- _Required work_:
(A) Answer these questions from the commentary on ATRA and PU.1:
(i) With ATRA, what chance of long-term life do APL patients now have?
(ii) In normal promyelocytes, which two products does ligand-bound RARA induce the transcription of?
(iii) In what percentage of human APL does the PML-RARA fusion gene occur?
(B) Reproduce the passage of the commentary on ATRA and PU.1 starting at "Considerable evidence is" and ending at "cell cycle arrest.", changing "differentiation" to "maturation".
(C) Please continue the commentary on ATRA and PU.1, picking up after its final sentence.

- _Text_:

Comment on Mueller et al, page 3330
All-trans retinoic acid (ATRA) has helped commute the death sentence formerly imposed by acute promyelocytic leukemia (APL) to a 70% chance of long-term life. To free the remaining 30% of patients, we have to know how ATRA works.
In this issue, Mueller and colleagues present evidence that inhibition of PU.1 expression is a critical event leading to acute promyelocytic leukemia (APL), and accordingly that restoration of PU.1 expression is the dominant mechanism of therapy for this disease by all-trans retinoic acid (ATRA).
The figure shows a simplified version of a myeloid differentiation pathway revealed by Mueller et al. In normal promyelocytes, the ligand-bound retinoic acid receptor α (RARA) induces transcription of CEBPB and Oct-1, the products of which in turn up-regulate the PU.1 gene. PU.1 then induces transcription of a bank of genes, leading to differentiation, in this case to a granulocyte.
The PML-RARA fusion gene occurs in 98% of human APL. Its product acts as a dominant-negative inhibitor of RARA (the first leukemogenic block in the figure). It is proposed that the crucial effect of PML-RARA is indirect inhibition of transcription of PU.1. The inhibition is not complete, so low levels of PU.1 mRNA and protein are produced, insufficient to induce differentiation.
Considerable evidence is presented for the pivotal role ascribed to PU.1. PML-RARA down-regulates PU.1 expression, and, even in vivo, ATRA up-regulates it. ATRA up-regulation of CEBPβ and Oct-1 precedes and enhances up-regulation of PU.1, which is in turn essential for the differentiation effect. And overexpression of PU.1 is as effective as ATRA treatment in inducing differentiation and cell cycle arrest.

[Excerpts from a dataset]
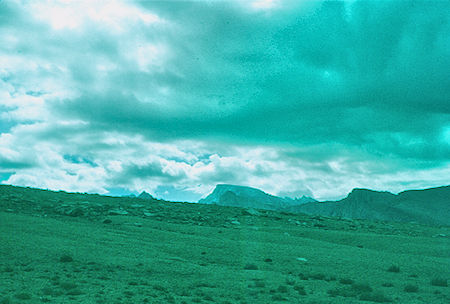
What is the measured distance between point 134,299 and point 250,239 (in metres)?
26.0

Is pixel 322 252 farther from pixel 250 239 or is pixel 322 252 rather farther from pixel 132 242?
pixel 132 242

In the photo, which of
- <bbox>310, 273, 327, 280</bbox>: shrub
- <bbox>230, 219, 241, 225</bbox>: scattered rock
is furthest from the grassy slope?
<bbox>230, 219, 241, 225</bbox>: scattered rock

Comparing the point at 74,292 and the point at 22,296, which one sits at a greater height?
the point at 22,296

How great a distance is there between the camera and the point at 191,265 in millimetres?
26328

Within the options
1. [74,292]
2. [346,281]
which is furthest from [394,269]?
[74,292]

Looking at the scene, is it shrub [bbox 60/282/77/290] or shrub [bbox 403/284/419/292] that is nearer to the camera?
shrub [bbox 60/282/77/290]

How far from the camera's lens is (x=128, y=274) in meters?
22.8

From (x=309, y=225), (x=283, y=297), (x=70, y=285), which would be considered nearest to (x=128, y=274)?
(x=70, y=285)

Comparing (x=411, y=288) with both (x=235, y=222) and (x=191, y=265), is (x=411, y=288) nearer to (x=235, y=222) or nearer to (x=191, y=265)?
(x=191, y=265)

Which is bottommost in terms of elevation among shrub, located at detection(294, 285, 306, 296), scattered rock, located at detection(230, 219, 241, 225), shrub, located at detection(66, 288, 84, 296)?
shrub, located at detection(66, 288, 84, 296)

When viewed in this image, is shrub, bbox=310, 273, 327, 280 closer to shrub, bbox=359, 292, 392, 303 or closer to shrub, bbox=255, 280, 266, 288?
shrub, bbox=255, 280, 266, 288

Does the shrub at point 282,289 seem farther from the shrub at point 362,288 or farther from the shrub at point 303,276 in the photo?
the shrub at point 362,288

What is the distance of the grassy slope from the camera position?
60.4ft

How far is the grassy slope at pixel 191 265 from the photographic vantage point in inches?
725
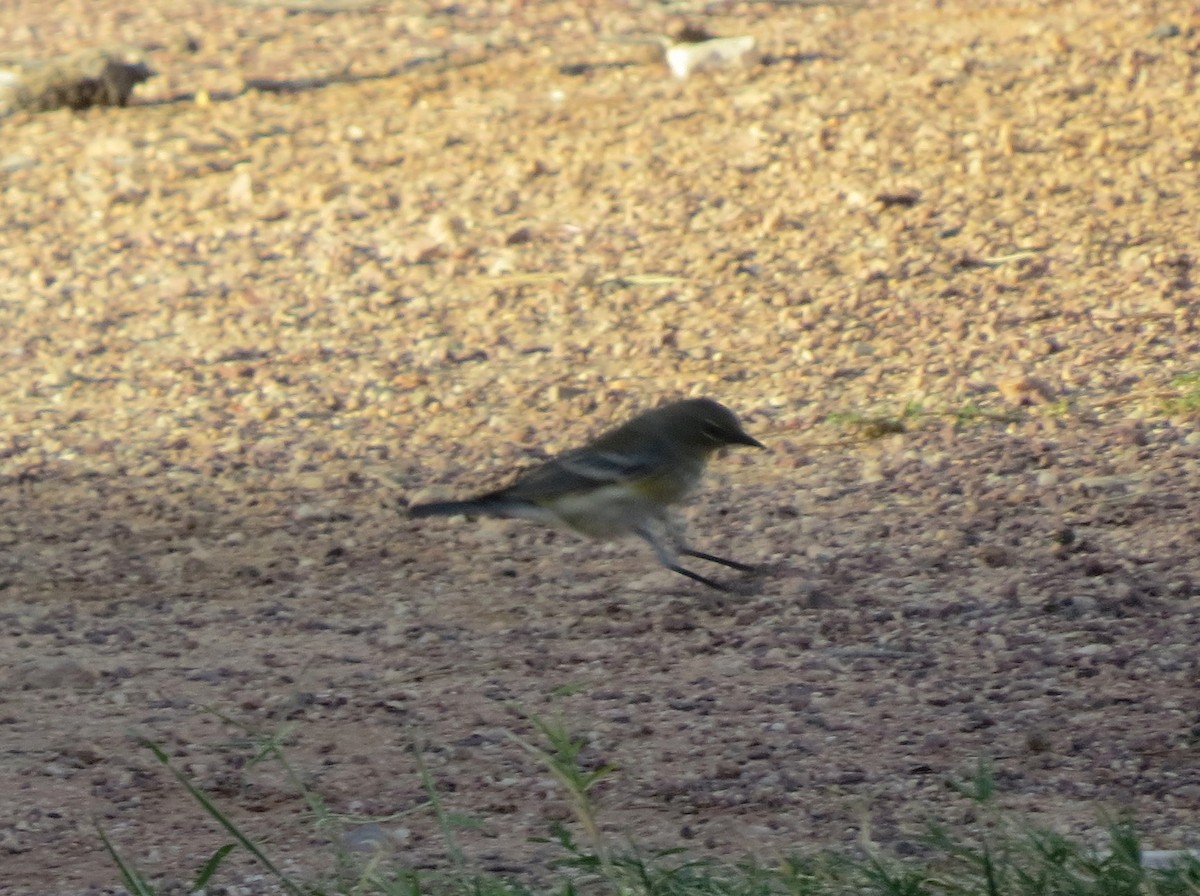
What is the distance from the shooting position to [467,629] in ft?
17.1

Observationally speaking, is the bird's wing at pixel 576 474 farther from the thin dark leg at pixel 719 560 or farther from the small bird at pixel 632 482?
the thin dark leg at pixel 719 560

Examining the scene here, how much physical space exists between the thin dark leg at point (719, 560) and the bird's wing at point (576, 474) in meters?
0.28

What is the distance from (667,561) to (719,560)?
6.0 inches

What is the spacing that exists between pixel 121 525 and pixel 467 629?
4.60 feet

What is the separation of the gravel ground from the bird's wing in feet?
1.01

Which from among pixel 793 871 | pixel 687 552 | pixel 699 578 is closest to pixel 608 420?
pixel 687 552

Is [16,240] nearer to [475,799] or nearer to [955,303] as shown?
[955,303]

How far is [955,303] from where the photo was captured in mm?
7363

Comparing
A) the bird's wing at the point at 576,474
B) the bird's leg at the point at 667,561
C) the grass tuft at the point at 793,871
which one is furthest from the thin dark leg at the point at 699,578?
the grass tuft at the point at 793,871

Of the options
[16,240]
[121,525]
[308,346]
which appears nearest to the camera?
[121,525]

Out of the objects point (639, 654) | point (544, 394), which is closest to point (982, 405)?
point (544, 394)

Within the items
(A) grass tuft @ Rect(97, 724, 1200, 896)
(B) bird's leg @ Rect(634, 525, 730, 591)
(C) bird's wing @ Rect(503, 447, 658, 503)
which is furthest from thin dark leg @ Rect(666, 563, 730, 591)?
(A) grass tuft @ Rect(97, 724, 1200, 896)

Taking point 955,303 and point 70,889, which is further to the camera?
point 955,303

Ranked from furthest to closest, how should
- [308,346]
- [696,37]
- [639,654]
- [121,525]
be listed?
[696,37] < [308,346] < [121,525] < [639,654]
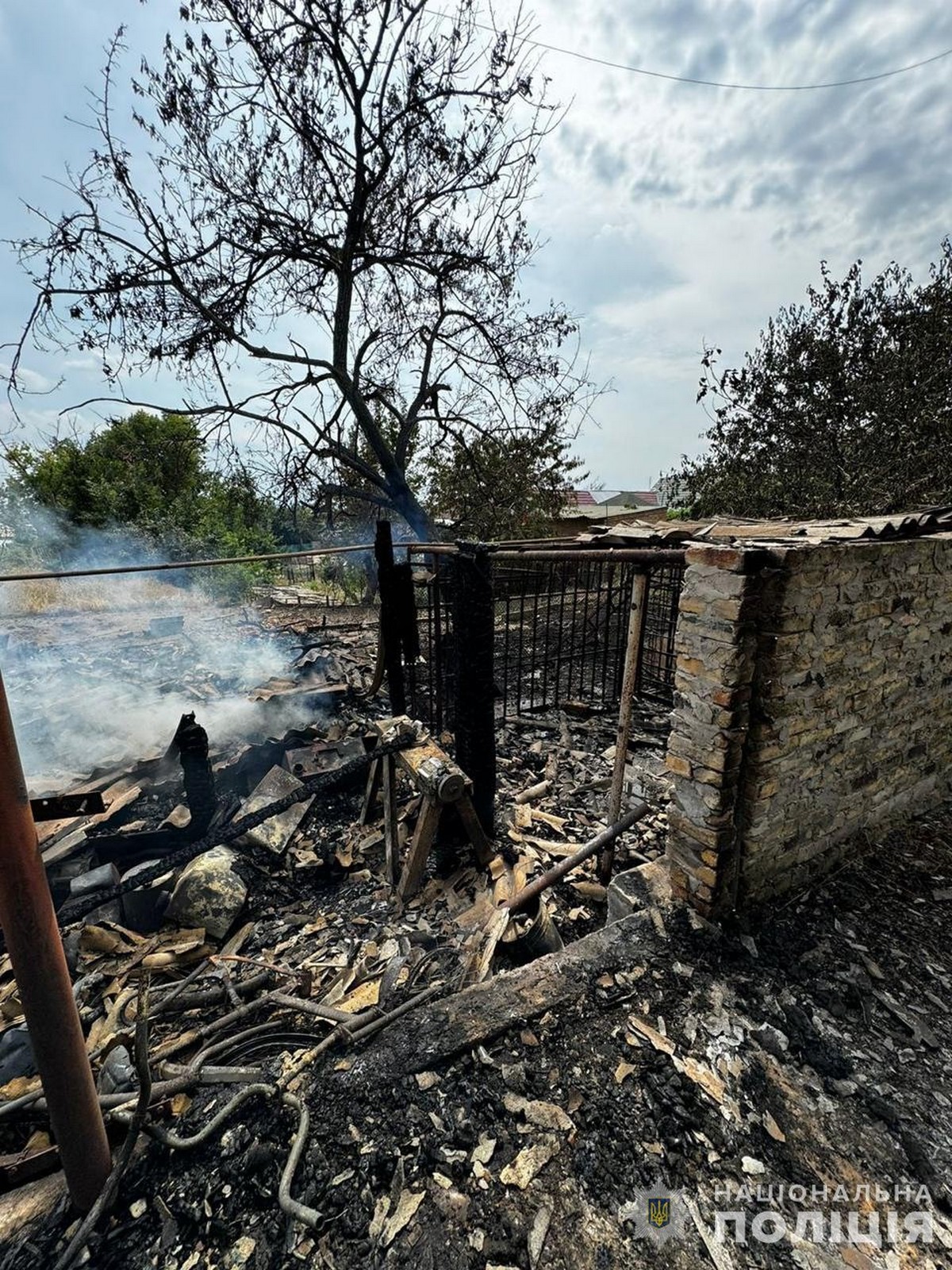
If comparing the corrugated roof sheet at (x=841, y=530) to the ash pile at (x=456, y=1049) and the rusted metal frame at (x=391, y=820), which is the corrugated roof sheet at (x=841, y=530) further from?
the rusted metal frame at (x=391, y=820)

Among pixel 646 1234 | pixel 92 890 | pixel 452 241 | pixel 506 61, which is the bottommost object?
pixel 92 890

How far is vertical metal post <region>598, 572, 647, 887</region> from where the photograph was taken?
2.97m

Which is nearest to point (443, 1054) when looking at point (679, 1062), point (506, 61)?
point (679, 1062)

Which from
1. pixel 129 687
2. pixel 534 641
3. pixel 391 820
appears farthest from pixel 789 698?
pixel 129 687

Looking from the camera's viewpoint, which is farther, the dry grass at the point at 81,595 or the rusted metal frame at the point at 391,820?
the dry grass at the point at 81,595

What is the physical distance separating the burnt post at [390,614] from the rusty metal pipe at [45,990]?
308 centimetres

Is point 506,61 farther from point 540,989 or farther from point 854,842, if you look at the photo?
point 540,989

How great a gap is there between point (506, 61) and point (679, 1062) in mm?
14339

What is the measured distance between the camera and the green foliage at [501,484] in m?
11.5

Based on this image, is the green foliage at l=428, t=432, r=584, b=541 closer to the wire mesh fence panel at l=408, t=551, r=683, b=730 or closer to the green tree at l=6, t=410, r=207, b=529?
the wire mesh fence panel at l=408, t=551, r=683, b=730

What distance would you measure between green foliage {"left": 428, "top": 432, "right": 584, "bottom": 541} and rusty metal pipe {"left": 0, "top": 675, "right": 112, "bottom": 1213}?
1073 centimetres

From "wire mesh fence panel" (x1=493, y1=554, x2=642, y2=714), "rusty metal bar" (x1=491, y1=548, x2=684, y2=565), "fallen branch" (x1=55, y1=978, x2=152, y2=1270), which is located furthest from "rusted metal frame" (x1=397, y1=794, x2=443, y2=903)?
"wire mesh fence panel" (x1=493, y1=554, x2=642, y2=714)

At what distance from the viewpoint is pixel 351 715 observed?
6160 mm

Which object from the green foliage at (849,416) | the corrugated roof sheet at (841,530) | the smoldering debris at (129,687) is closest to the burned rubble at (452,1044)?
the smoldering debris at (129,687)
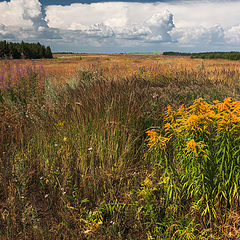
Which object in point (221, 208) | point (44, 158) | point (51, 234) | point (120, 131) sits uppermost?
point (120, 131)

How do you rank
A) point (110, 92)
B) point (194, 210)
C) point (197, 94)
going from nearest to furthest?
point (194, 210) < point (110, 92) < point (197, 94)

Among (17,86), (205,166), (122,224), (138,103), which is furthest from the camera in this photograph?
(17,86)

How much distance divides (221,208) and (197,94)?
12.2 ft

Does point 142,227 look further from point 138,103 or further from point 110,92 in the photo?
point 110,92

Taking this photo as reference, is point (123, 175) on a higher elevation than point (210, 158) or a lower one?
lower

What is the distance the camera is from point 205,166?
1.99m

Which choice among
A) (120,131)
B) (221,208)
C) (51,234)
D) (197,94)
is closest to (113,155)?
(120,131)

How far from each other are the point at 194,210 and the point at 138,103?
2205mm

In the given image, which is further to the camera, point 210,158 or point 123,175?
point 123,175

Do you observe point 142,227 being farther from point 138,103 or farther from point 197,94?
point 197,94

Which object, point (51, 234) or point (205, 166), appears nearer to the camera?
point (205, 166)

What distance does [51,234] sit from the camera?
223 centimetres

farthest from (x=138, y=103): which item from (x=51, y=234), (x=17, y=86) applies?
(x=17, y=86)

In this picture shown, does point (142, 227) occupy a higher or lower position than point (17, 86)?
lower
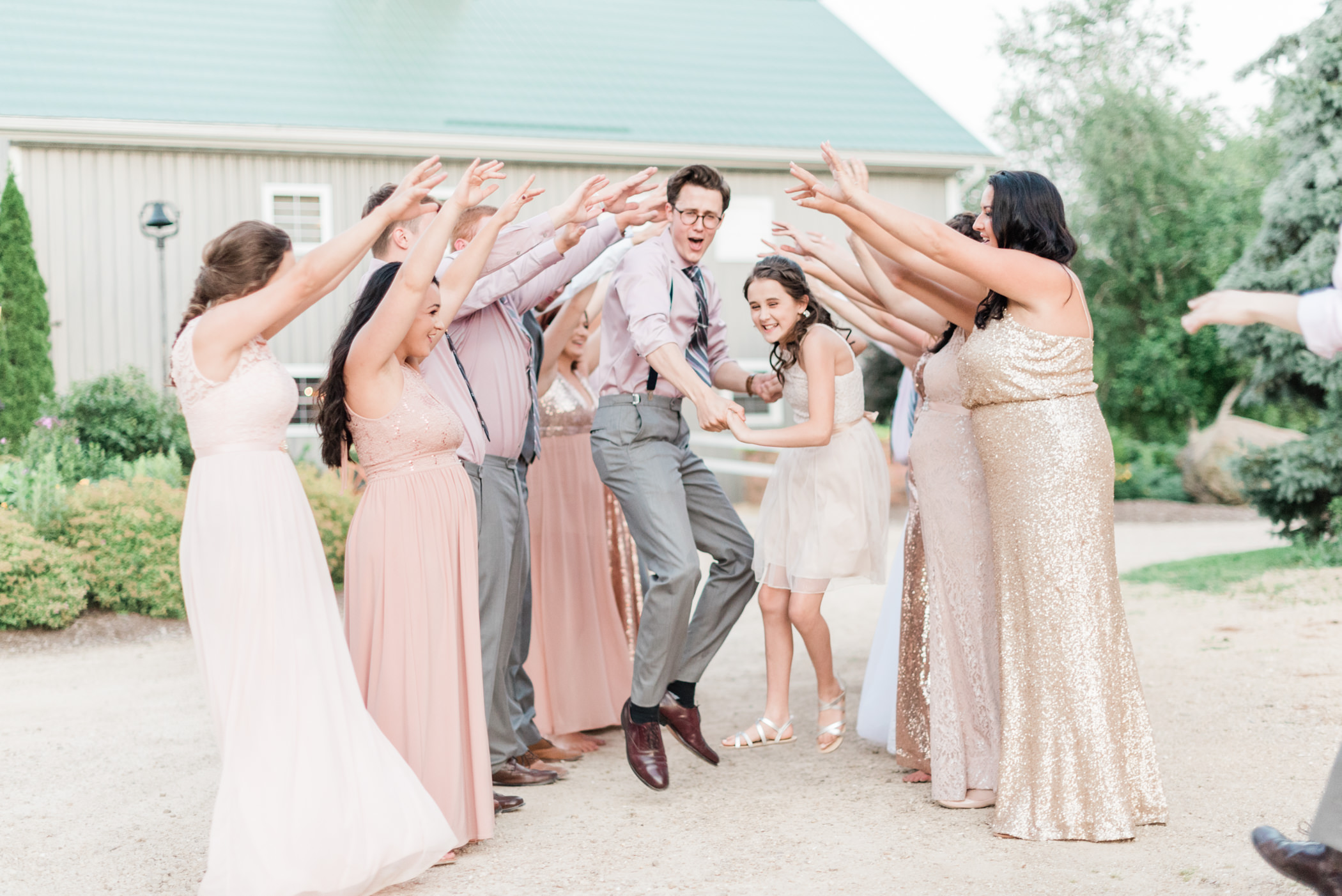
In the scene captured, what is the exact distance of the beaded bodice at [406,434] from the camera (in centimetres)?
396

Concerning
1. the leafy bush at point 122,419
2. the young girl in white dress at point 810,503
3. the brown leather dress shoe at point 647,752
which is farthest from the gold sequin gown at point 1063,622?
the leafy bush at point 122,419

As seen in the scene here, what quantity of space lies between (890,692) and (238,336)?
3.25m

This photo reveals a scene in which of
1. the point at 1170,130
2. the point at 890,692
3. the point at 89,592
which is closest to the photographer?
the point at 890,692

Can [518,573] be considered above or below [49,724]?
above

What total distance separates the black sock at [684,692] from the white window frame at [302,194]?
12.3 metres

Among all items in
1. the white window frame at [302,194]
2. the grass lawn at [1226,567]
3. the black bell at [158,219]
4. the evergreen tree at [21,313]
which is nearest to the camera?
the grass lawn at [1226,567]

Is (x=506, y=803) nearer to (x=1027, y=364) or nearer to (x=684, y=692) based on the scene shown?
(x=684, y=692)

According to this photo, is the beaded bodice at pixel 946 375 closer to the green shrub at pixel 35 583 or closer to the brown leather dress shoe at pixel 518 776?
the brown leather dress shoe at pixel 518 776

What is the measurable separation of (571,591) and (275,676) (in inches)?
93.3

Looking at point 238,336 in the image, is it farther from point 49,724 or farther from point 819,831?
point 49,724

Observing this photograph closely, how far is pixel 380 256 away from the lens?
15.0ft

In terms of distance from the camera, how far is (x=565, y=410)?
19.6ft

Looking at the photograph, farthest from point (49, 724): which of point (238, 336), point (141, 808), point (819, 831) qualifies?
point (819, 831)

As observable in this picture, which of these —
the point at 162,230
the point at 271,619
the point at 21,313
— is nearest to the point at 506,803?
the point at 271,619
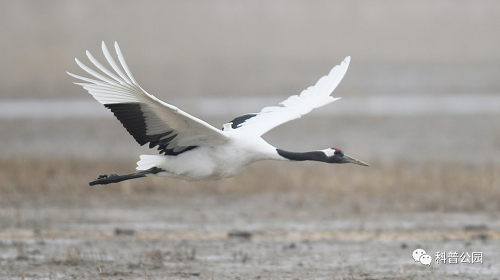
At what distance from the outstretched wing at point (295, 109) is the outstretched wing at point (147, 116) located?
3.19ft

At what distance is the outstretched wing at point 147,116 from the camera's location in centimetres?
851

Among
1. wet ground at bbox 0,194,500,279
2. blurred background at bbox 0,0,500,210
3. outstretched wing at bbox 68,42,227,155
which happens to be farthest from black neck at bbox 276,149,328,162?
blurred background at bbox 0,0,500,210

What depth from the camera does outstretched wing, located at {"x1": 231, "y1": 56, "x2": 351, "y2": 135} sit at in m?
Result: 10.5

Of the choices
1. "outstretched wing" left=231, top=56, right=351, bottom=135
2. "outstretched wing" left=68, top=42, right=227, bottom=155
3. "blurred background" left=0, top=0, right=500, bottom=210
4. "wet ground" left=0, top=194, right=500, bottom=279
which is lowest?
"wet ground" left=0, top=194, right=500, bottom=279

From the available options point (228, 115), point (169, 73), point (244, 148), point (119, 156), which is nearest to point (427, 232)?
point (244, 148)

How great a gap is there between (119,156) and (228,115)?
5232mm

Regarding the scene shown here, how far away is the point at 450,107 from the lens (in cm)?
2303

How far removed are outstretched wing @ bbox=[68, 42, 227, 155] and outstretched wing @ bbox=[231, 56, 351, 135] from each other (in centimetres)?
97

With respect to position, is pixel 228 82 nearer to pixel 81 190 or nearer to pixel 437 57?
pixel 437 57

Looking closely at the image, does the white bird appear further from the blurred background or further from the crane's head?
the blurred background

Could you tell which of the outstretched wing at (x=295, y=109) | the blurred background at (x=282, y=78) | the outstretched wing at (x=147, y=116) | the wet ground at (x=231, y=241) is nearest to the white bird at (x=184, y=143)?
the outstretched wing at (x=147, y=116)

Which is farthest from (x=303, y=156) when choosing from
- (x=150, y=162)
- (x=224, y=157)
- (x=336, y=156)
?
(x=150, y=162)

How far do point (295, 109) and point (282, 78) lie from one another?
17516 mm

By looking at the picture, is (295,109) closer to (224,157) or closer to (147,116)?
(224,157)
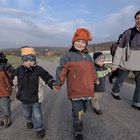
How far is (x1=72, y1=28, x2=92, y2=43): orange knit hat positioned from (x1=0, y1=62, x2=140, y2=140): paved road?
160 centimetres

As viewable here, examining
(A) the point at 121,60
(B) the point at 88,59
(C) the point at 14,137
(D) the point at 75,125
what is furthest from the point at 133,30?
(C) the point at 14,137

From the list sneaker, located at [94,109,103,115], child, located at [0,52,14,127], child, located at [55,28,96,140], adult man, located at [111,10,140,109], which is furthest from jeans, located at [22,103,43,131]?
adult man, located at [111,10,140,109]

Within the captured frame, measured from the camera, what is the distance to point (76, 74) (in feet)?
18.5

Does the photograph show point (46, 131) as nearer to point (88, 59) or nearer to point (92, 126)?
point (92, 126)

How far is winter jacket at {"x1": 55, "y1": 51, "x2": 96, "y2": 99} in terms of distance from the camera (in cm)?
564

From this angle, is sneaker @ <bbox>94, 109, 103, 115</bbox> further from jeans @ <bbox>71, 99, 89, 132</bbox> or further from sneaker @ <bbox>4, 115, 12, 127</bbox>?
sneaker @ <bbox>4, 115, 12, 127</bbox>

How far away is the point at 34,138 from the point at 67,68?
132 cm

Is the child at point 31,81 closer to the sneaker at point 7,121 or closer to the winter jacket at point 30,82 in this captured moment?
the winter jacket at point 30,82

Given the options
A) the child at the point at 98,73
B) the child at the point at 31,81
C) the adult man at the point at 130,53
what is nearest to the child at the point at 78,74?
the child at the point at 31,81

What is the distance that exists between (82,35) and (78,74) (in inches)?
25.9

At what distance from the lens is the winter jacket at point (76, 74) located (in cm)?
564

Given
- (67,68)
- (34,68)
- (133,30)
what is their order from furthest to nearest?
(133,30) → (34,68) → (67,68)

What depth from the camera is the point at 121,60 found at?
324 inches

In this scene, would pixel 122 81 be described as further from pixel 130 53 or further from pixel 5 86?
pixel 5 86
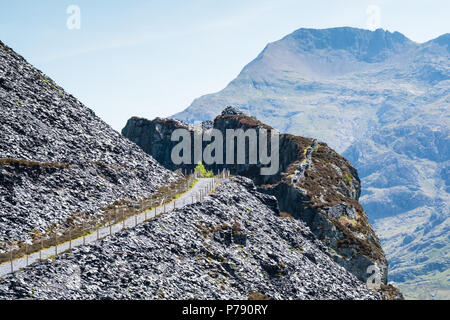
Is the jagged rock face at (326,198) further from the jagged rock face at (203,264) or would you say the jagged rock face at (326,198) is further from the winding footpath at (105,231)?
the winding footpath at (105,231)

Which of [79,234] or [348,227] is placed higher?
[79,234]

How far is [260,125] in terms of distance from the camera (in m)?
194

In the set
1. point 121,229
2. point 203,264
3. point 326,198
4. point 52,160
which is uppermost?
point 52,160

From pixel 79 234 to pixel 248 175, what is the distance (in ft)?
358

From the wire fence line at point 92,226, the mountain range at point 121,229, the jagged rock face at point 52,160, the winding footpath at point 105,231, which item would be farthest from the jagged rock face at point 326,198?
the jagged rock face at point 52,160

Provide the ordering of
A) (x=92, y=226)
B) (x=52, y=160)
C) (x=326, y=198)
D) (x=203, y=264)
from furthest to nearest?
(x=326, y=198) < (x=52, y=160) < (x=92, y=226) < (x=203, y=264)

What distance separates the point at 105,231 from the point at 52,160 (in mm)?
23208

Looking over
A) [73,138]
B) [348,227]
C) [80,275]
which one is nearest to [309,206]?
[348,227]

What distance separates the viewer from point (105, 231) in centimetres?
6681

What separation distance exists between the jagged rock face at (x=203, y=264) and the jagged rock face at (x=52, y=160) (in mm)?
11215

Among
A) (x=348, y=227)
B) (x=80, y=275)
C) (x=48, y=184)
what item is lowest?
Answer: (x=348, y=227)

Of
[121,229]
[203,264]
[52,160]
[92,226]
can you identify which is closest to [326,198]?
[52,160]

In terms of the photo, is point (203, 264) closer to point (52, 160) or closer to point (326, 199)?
point (52, 160)
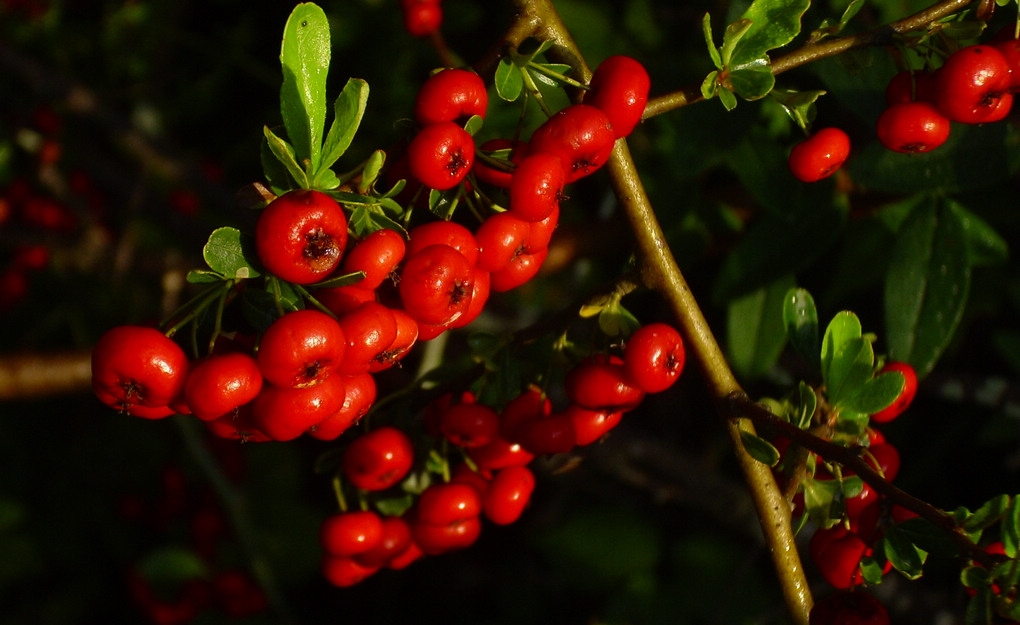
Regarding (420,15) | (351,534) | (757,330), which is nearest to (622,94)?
(351,534)

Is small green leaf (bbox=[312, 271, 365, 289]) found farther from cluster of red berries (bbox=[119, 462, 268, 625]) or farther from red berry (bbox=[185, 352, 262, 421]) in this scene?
cluster of red berries (bbox=[119, 462, 268, 625])

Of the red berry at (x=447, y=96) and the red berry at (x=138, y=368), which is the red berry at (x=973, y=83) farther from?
the red berry at (x=138, y=368)

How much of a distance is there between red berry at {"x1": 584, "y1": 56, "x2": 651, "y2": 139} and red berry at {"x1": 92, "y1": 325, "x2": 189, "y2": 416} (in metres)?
0.80

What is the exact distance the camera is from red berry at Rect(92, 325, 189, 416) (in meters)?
1.21

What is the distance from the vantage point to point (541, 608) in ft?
14.1

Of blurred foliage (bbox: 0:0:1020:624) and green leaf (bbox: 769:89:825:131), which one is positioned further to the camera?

- _Numbered answers_:
(A)
(i) 70%
(ii) CEBPB and Oct-1
(iii) 98%

(B)
Considerable evidence is presented for the pivotal role ascribed to PU.1. PML-RARA down-regulates PU.1 expression, and, even in vivo, ATRA up-regulates it. ATRA up-regulation of CEBPβ and Oct-1 precedes and enhances up-regulation of PU.1, which is in turn essential for the maturation effect. And overexpression of PU.1 is as effective as ATRA treatment in inducing maturation and cell cycle arrest.

(C)
One stone is left unturned; namely, apoptosis: ATRA treatment induces degradation of the PML-RARA protein, reportedly via the action of caspase-3.1 Although Mueller and colleagues confirm this observation in ATRA-treated cells, they do not report whether PU.1 overexpression also causes PML-RARA degradation (this is indicated in the figure by the dashed block.) But related to this is the bottom line of cell numbers: Figure S3 of Mueller et al's article shows that PU.1 treatment actually reduces the leukemia cell load as efficiently as ATRA.FIG1
There are 2 reasons for turning to mouse models at this point. The first is that Mueller and colleagues have resolved a conundrum over a leukemia-suppressor function for PU.1. Mouse models had demonstrated recently that reduction of PU.1 activity, either by genetic manipulation2 or by radiation-induced deletion and mutation,3,4 is highly leukemogenic (the second block to the differentiation path in the figure). Yet as discussed by Mueller et al, human AML samples showed an extremely low frequency (1.5% overall) of mutation of the gene (Mueller et al5 and the references in the paper by Mueller et al in this issue). It is evident now that the mouse disease most closely models APL.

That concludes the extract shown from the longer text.